■ **Assignment**
Give back each line of the data exactly as it reads, minus the pictures.

■ **Exercise data**

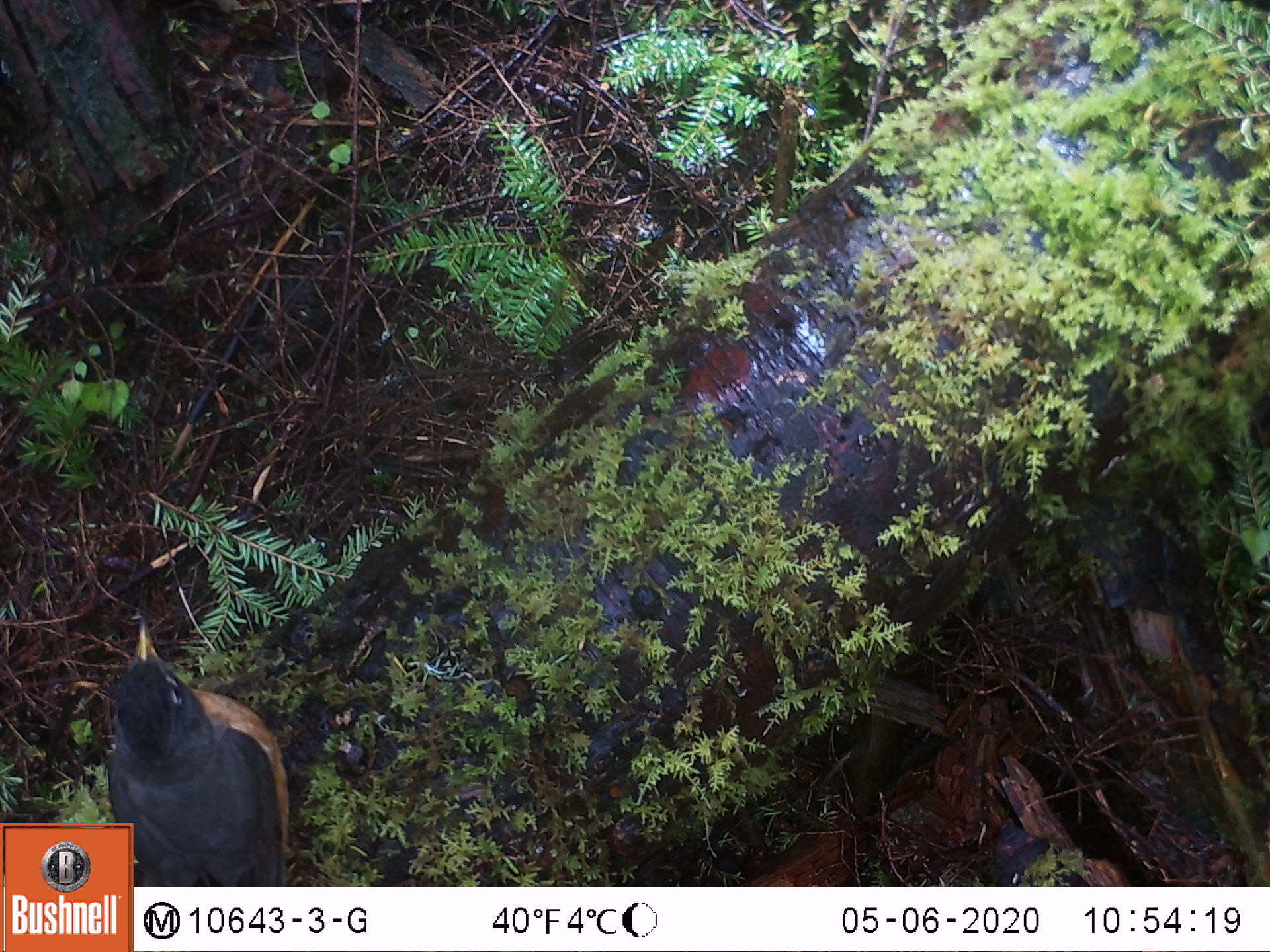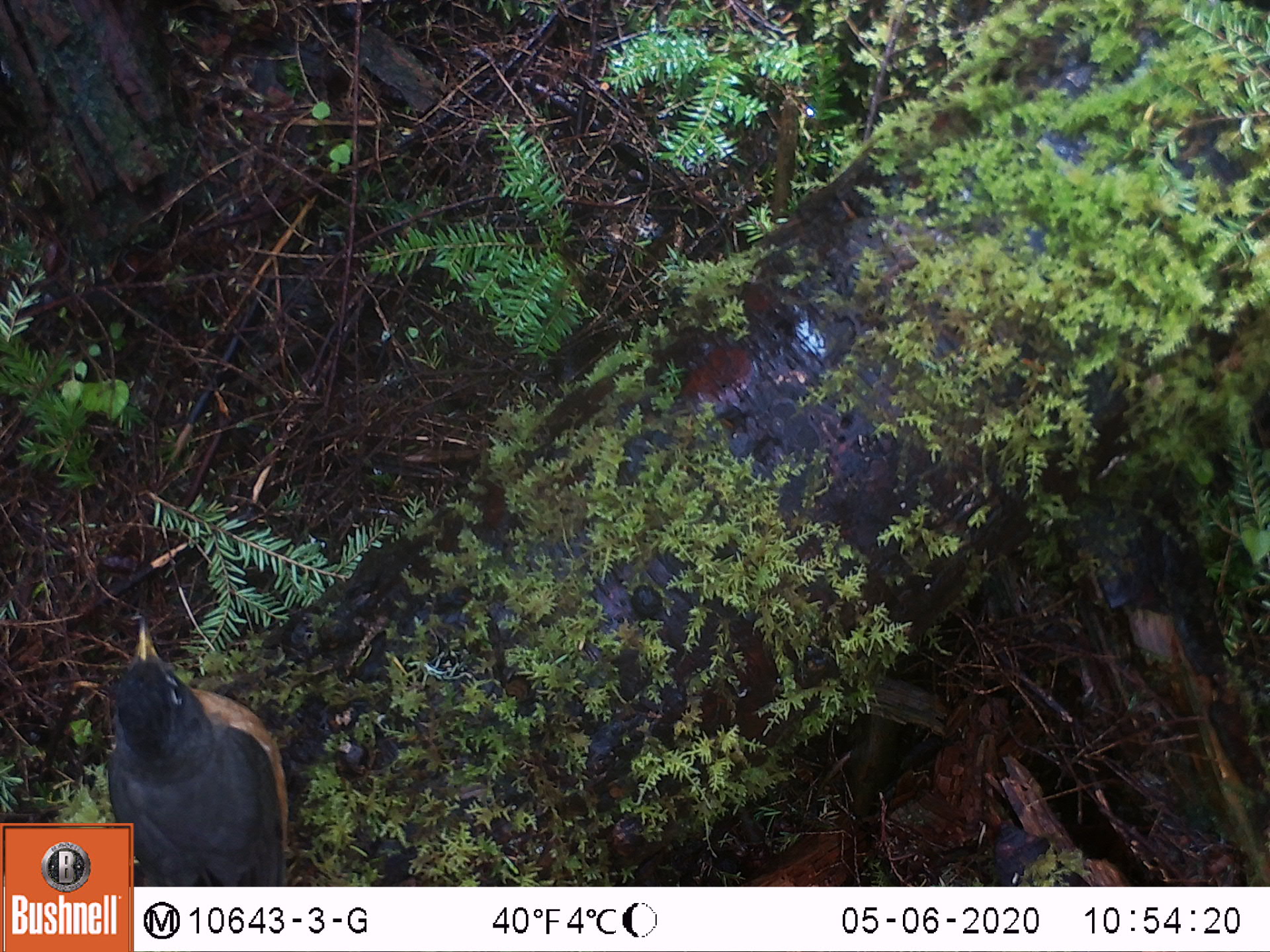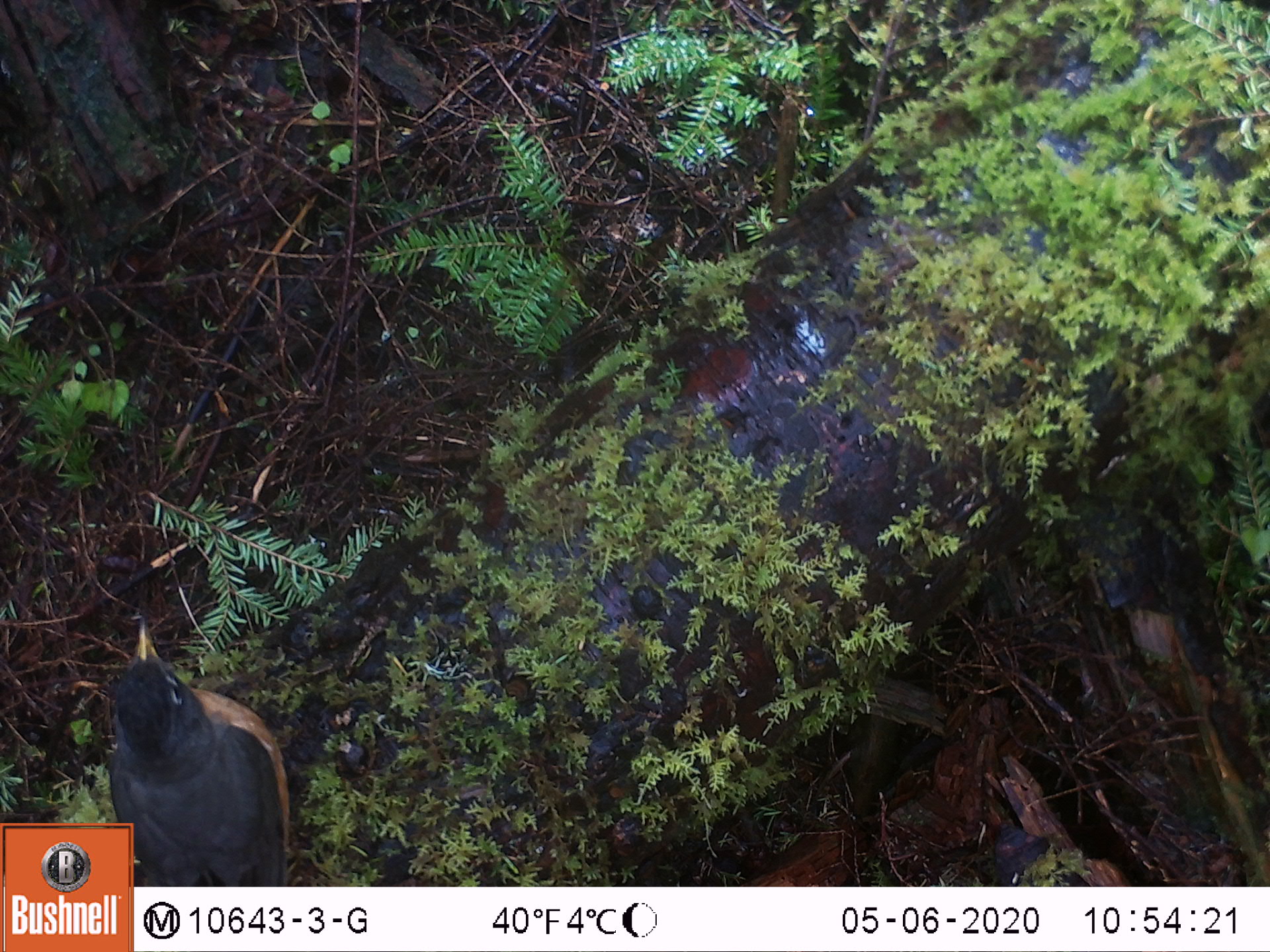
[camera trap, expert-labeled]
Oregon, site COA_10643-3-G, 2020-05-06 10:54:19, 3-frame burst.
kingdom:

■ **Your solution**
[camera trap, expert-labeled]
Oregon, site COA_10643-3-G, 2020-05-06 10:54:19, 3-frame burst.
kingdom:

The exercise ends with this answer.